Because it could not participate directly in politics, the group initially turned its energies elsewhere—to newspapers and informal associations. Al-Ahali quickly grew to be one of the most respected papers in Iraq. despite its ostensible goal of educating Iraqis and home-growing a civil society, the Ahali group was hindered by its intellectualist bent focus more on Western than indigenous culture. Its first paper detailed the history of Western political thought from the Greeks to Russian revolution. Members enjoyed equally astounding success organizationally. In September 1933 they formed the Association for Combatting Illiteracy and thereby converted individuals not only in Baghdad to their cause, but members from Basra, Nasiriyya, Kufa, Ba'qubah, and Hillah—that is, more "provincial" locales that were notoriously hard to access. This, they accomplished with the aid and aegis of Ja'far Abu al-Timman's assistance and blessing.

==Political Turn==
When Ahali's Baghdad Club was disbanded by the authorities, members became increasingly convicted that they could not continue as vulnerably as before. By dropping the term "Sha'biya" they were able to draw in politicians such as Kamil al-Chadirji whom had departed the Party of National Brotherhood either because they were too progressive, or because of disputes with the Yasin-Rashid regime, such as Hikmat Sulayman's. Given Ja'far Abu al-Timman's leadership it also signified something of a successor to his dissolved Watani Party. These senior politicians formed an executive committee in March 1935, but elected to keep contacts with nonpolitical societies such as the Society to Combat Illiteracy, older politicians, and army officials through secret meetings rather than to form a political party. Inevitably, this broadening of Ahali's horizons entailed moderation of its ideology, which became, rather hazily, "reform" broadly construed. However, Communist and Sha'biya advocates remained active in the group.

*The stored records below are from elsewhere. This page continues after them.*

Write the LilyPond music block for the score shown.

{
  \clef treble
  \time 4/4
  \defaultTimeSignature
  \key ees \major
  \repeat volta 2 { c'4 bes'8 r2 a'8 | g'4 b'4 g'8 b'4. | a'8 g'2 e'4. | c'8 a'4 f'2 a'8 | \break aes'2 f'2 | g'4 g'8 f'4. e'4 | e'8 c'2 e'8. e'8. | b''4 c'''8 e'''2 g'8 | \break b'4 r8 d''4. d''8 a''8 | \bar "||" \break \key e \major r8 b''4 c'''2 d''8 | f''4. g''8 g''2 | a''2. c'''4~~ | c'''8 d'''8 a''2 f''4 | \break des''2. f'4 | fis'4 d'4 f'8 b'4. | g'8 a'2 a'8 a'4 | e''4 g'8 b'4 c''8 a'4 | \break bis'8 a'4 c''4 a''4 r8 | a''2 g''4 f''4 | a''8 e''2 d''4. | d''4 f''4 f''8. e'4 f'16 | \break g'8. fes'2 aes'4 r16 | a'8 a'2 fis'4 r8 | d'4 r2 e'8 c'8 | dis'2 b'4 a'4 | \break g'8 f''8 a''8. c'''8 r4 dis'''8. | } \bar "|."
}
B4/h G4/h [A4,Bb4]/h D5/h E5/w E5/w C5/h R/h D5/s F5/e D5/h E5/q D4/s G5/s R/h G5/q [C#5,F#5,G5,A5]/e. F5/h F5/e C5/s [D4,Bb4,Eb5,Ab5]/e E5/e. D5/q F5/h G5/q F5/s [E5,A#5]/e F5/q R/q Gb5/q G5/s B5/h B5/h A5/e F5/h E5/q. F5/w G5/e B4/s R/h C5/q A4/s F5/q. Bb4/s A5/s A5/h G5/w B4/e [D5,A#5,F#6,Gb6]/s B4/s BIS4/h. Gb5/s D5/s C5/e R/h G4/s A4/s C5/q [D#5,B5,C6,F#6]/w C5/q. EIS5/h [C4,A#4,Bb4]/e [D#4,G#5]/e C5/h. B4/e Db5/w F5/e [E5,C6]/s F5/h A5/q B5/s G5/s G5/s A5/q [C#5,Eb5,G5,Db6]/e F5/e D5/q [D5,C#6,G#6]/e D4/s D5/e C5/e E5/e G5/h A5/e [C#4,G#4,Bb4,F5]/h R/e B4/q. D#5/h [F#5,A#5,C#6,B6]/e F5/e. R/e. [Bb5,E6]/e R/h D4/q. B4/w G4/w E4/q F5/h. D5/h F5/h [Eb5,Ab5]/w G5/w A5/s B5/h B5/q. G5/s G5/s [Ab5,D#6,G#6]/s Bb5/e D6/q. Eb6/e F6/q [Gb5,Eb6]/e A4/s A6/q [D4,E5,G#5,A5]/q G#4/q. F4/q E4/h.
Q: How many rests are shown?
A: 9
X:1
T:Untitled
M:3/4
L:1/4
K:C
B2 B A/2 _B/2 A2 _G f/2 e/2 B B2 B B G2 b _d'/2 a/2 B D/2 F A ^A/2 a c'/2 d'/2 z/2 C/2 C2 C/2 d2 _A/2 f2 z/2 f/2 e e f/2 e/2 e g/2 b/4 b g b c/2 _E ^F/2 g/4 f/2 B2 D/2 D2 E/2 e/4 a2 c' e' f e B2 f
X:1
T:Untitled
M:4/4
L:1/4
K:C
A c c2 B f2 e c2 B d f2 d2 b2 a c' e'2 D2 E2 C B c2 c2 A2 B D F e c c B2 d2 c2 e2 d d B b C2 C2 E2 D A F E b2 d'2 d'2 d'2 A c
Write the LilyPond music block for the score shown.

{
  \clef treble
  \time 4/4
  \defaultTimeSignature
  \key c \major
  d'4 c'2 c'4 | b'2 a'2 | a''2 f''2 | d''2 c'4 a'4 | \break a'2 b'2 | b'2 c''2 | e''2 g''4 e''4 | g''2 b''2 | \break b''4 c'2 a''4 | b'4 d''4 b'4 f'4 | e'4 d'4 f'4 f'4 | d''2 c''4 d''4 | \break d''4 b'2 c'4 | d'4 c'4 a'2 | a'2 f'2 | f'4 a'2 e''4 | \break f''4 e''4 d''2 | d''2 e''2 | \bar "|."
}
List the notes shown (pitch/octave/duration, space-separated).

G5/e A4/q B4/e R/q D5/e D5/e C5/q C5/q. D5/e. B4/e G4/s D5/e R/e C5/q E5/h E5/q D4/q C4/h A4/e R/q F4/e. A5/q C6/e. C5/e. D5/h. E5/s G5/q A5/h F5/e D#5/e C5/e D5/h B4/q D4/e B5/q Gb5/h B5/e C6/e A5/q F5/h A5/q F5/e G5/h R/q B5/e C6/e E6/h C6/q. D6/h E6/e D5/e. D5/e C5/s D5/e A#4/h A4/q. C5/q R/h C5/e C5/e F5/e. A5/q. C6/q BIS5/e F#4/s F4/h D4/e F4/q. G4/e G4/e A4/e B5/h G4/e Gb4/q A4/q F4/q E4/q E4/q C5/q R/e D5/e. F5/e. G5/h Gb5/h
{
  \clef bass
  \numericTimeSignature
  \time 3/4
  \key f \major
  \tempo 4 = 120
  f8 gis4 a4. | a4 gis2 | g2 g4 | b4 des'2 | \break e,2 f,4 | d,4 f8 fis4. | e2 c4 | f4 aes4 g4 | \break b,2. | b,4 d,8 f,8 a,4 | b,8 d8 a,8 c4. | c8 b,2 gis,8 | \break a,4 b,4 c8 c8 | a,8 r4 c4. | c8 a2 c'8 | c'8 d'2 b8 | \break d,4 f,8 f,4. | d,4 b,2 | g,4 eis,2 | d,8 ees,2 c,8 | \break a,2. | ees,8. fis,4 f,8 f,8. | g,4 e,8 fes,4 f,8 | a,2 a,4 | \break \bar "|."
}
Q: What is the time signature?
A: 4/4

==Opposition to the Yasin-Rashid administration==
The group grew yet more entangled in politics with the ascent of the Party of National Brotherhood and the Yasin-Rashid administration. Yasin al-Hashimi and Ali al-Rashid had established the harshest restrictions on freedom of the press and political activity of any prior cabinet under the monarchy, and Hashimi had intimated that he sought to stay in power beyond his tenure (albeit not explicitly). In April 1936 the Ahali group published one issue of a paper titled al-Bayan accusing the administration of neglecting promises for reform, and instead selling control of the Iraqi economy to the British with a railway agreement. The paper was suppressed after the first issue. The Ahali group thus issued subsequent petitions to King Ghazi through the Syrian paper al-Qabas and the Lebanese paper al-Masa. It was this that caused the group to join with the Bakr Sidqi coup and provide him much needed legitimacy through their popular appeal. This was not a premeditated move. Rather, Hikmat Sulayman had developed a close relationship with Sidqi owing to their mutual admiration of Mustafa Kemal's reforms in Turkey, and foisted the connection upon the rest of the al-Ahali group. He acted as the sole liaison to Sidqi and the officers. The rest of the group hardly knew the general's face.

As such, though the Ahali group obtained half the portfolios in government and were able to form the Association of People's Reform in 1936, they never had any power under the subsequent government. The group left government in June 1937. Shortly thereafter Bakr Sidqi suppressed their paper and the Association of People's Reform. The group's leaders and followers were scattered.

==Post-coup==
After the Rashid Ali coup, the reigning Cabinet recognized that it needed to give the opposition constitutional channels to operate in order to foster stability. The Ahali group's members thus re-constituted themselves in the form of al-Chaderchi's democratic socialists (the National Democratic Party) and the socialists led by 'Abd al-Fattah Ibrahim in the National Union Party.